Nicolai Meinshausen is Professor of Statistics at ETH Zurich. Before taking up his current post in 2013, he was Professor of Statistics at the University of Oxford and a post-doc at UC Berkeley. His IMS Medallion lecture, Causal discovery with confidence using invariance principles, will be delivered at the JSM in Seattle on Monday, August 10, 2015, at 2:00pm.

Causal discovery with confidence using invariance principles

I am not entirely sure why I received the great honour of a Medallion lecture, but I am rather sure it was neither for my rhetoric abilities nor for the work on the topic I want to speak about in Seattle. I will focus on the happier part of the two. By choosing causal inference as a topic for the lecture and for my work over the past year, I am aware that I am entering a crowded, challenging and fascinating field. What is interesting about causal inference from a practical point of view? I think most people would agree that one of the defining advantages of causal models is (or would be) that they work equally well in new environments and settings. We should get the same predictive accuracy with a causal model, no matter whether we just observe or actively intervene on the predictors. Causal models show in other words invariance across different environments.
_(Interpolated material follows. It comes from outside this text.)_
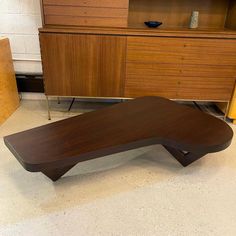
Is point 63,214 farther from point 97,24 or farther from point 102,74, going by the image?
point 97,24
While this aspect is well known and established, I want to show a few examples where the approach can be reversed: instead of trying to get a causal model which will then be invariant in its predictive accuracy across different environments, we can use the invariance property to infer the causal model. Having data from different environments, we can look for all models that are in fact invariant in a suitable sense across the environments. The causal model has to be one of them. This provides a novel way to perform causal inference. Confidence intervals for the causal coefficients follow naturally.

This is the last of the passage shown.